Obrien: I just came back from a run and seeing people give you fist pumps and being like “Hey Go Phillies!” It gives you a sense of community.
O’Brien moved to Northern Liberties from San Antonio, arriving just before the Phillies’ World Series win last year. She says it’s been a long couple weeks watching night playoff games, then waking up early for her job as a Barrista in Center City.
Not long ago, critics blasted baseball as a slow game with little appeal to the young. There’s little evidence of that problem now in the city that worships Chase Utley and Shane Victorino.
Even bars better known for hosting rock shows got onboard with Phillies’ fever..
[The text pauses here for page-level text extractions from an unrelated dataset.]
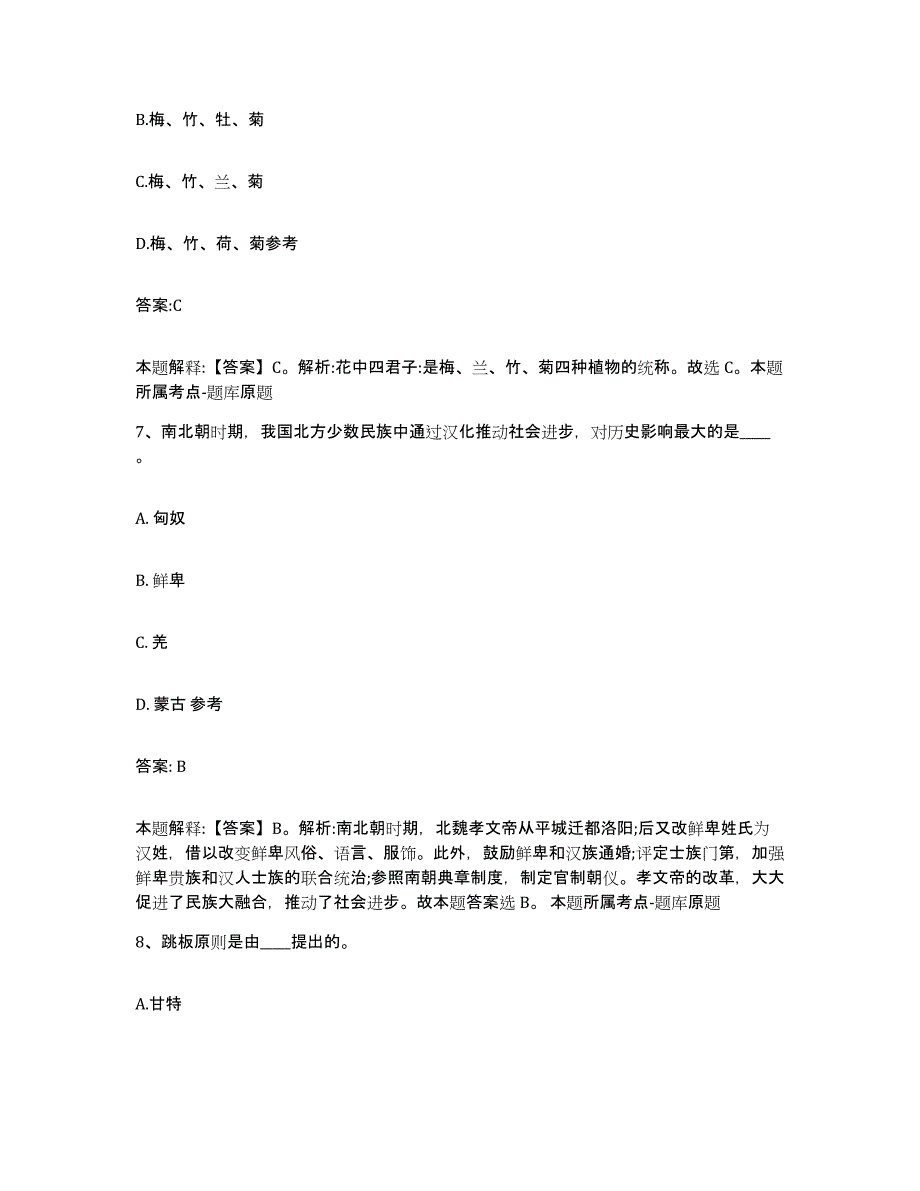 B.梅、竹、牡、菊

C.梅、竹、兰、菊

D.梅、竹、荷、菊参考

答案:C

本题解释:【答案】C。解析:花中四君子:是梅、兰、竹、菊四种植物的统称。故选 C。本题所属考点-题库原题

7、南北朝时期，我国北方少数民族中通过汉化推动社会进步，对历史影响最大的是____。

A. 匈奴

B. 鲜卑

C. 羌

D. 蒙古 参考

答案: B

本题解释:【答案】B。解析:南北朝时期，北魏孝文帝从平城迁都洛阳;后又改鲜卑姓氏为汉姓，借以改变鲜卑风俗、语言、服饰。此外，鼓励鲜卑和汉族通婚;评定士族门第，加强鲜卑贵族和汉人士族的联合统治;参照南朝典章制度，制定官制朝仪。孝文帝的改革，大大促进了民族大融合，推动了社会进步。故本题答案选 B。 本题所属考点-题库原题

8、跳板原则是由____提出的。

A.甘特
Self: We’ve been showing it here at work so I’ve been working and watching the games while working. Fiedler You guys don’t usually have a TV do you? Self: We don’t we just put it up for the World Series and the games before.
Dea Self moved to Fishtown from Arkansas a year ago. She works at Johnny Brenda’s restaurant and bar.
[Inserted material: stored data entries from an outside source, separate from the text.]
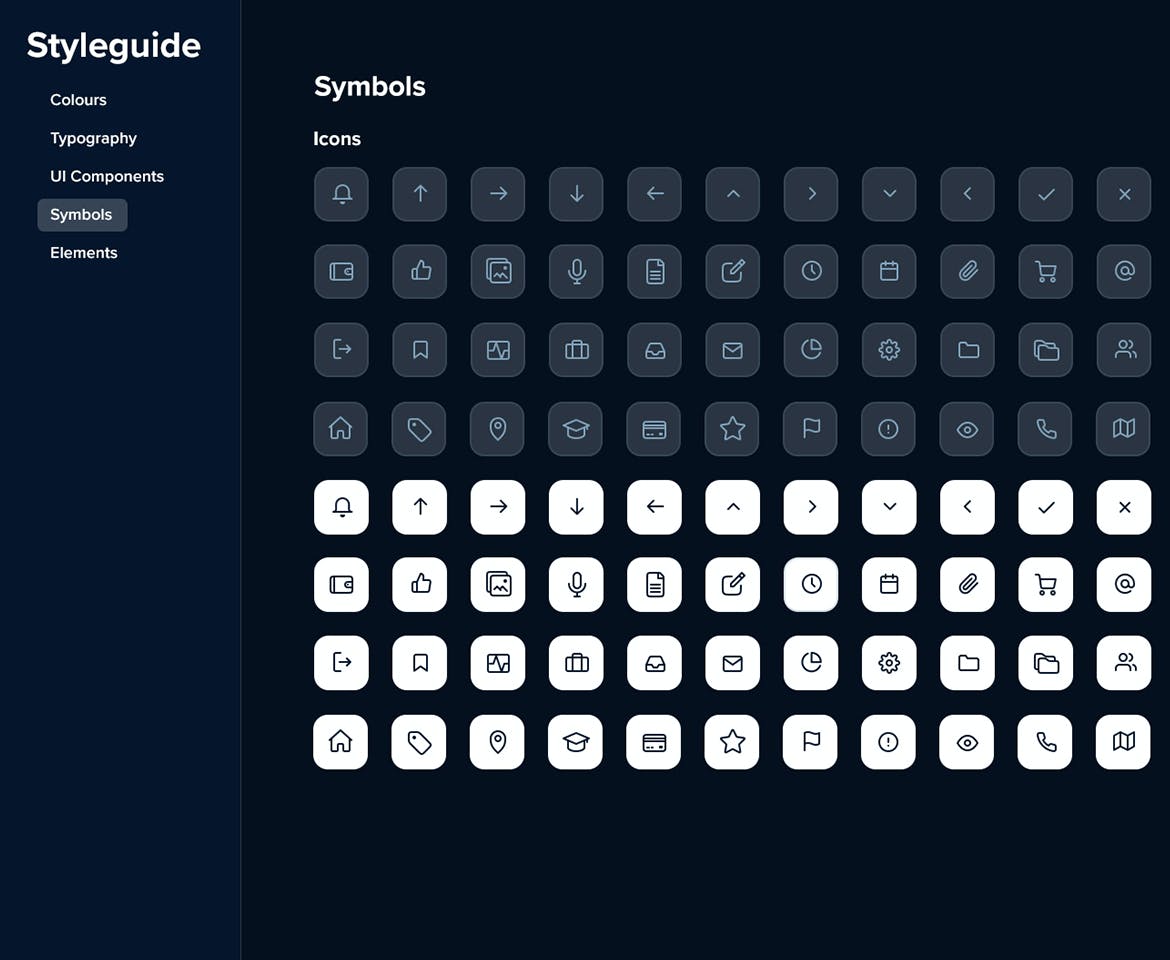 Styleguide

Colours

Typography

UI Components

Symbols

Elements

Symbols

Icons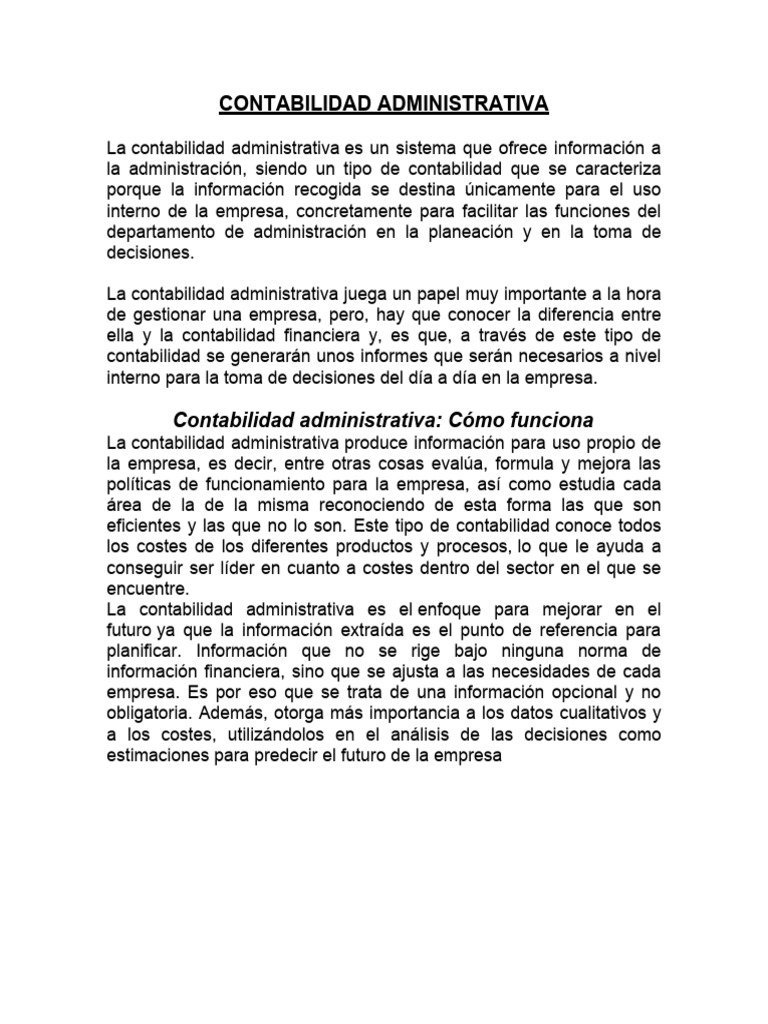 CONTABILIDAD ADMINISTRATIVA

La contabilidad administrativa es un sistema que ofrece información a la administración, siendo un tipo de contabilidad que se caracteriza porque la información recogida se destina únicamente para el uso interno de la empresa, concretamente para facilitar las funciones del departamento de administración en la planeación y en la toma de decisiones.

La contabilidad administrativa juega un papel muy importante a la hora de gestionar una empresa, pero, hay que conocer la diferencia entre ella y la contabilidad financiera y, es que, a través de este tipo de contabilidad se generarán unos informes que serán necesarios a nivel interno para la toma de decisiones del día a día en la empresa.

Contabilidad administrativa: Cómo funciona

La contabilidad administrativa produce información para uso propio de la empresa, es decir, entre otras cosas evalúa, formula y mejora las políticas de funcionamiento para la empresa, así como estudia cada área de la de la misma reconociendo de esta forma las que son eficientes y las que no lo son. Este tipo de contabilidad conoce todos los costes de los diferentes productos y procesos, lo que le ayuda a conseguir ser líder en cuanto a costes dentro del sector en el que se encuentre.

La contabilidad administrativa es el enfoque para mejorar en el futuro ya que la información extraída es el punto de referencia para planificar. Información que no se rige bajo ninguna norma de información financiera, sino que se ajusta a las necesidades de cada empresa. Es por eso que se trata de una información opcional y no obligatoria. Además, otorga más importancia a los datos cualitativos y a los costes, utilizándolos en el análisis de las decisiones como estimaciones para predecir el futuro de la empresa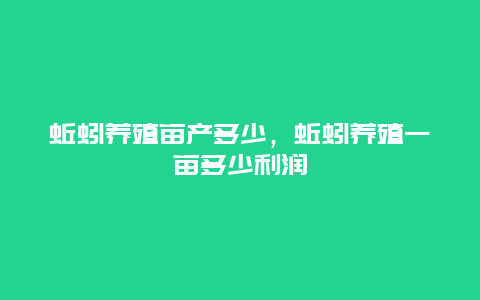 蚯蚓养殖亩产多少，蚯蚓养殖一亩多少利润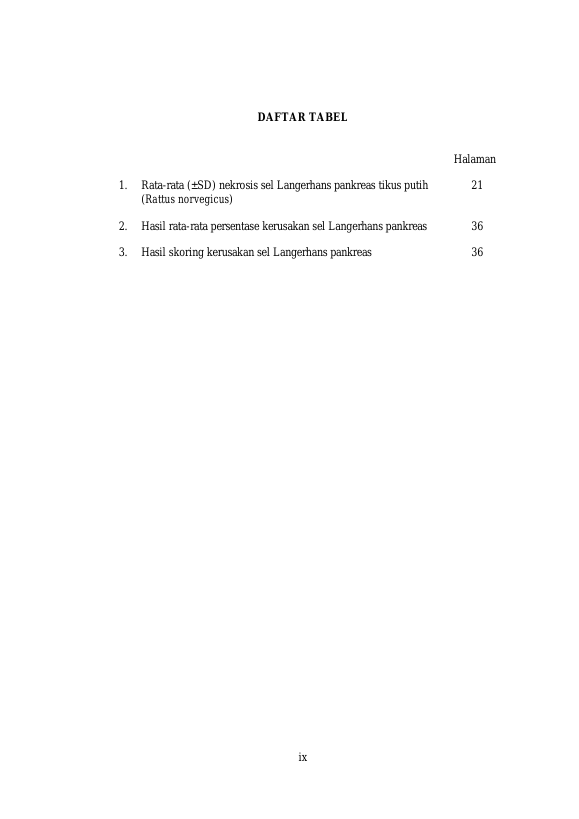 DAFTAR TABEL

Halaman

1. Rata-rata (±SD) nekrosis sel Langerhans pankreas tikus putih (Rattus norvegicus) 21

2. Hasil rata-rata persentase kerusakan sel Langerhans pankreas 36

3. Hasil skoring kerusakan sel Langerhans pankreas 36

ix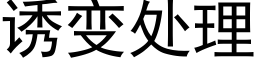 诱变处理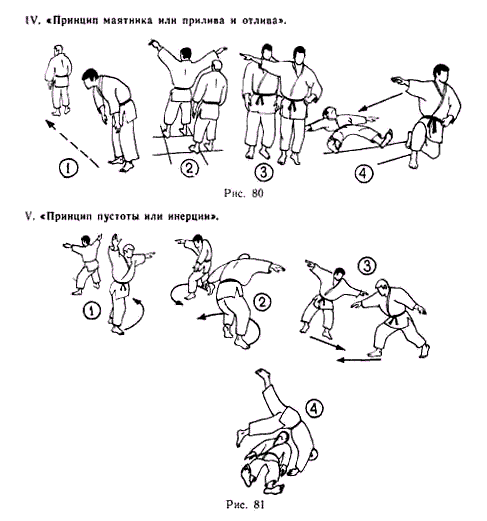 IV. «Принцип маятника или прилива и отлива».

1

2

3

4

Рис. 80

V. «Принцип пустоты или инерции».

1

2

3

4

Рис. 81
She says the team makes her feel differently about the city,
Self: Kind of gives you a sense of like being proud you know? Pride for the city, pride for the team and I live here and the Phillies are doing great. I’ve never really paid attention to Major League baseball so it’s um I don’t know now everyone’s into it so I feel like I’ve been getting into it too.
A few blocks up Frankford Avenue, Kensington resident Caleb Auston is grabbing a noontime coffee. The college student moved here from Miami three years ago. He says it’s been a blast to be part of a city mesmerized by baseball.
Auston: Sometimes it’s hard to enjoy the city because there’s so much violence and thievery and all sorts of swashbuckling. But when you can go out and can high five a stranger for watching a baseball game, it’s a lot of fun so you start to enjoy the city a little bit more.
And for Phillies fans, new or old, who are still feeling down… there’s always next year.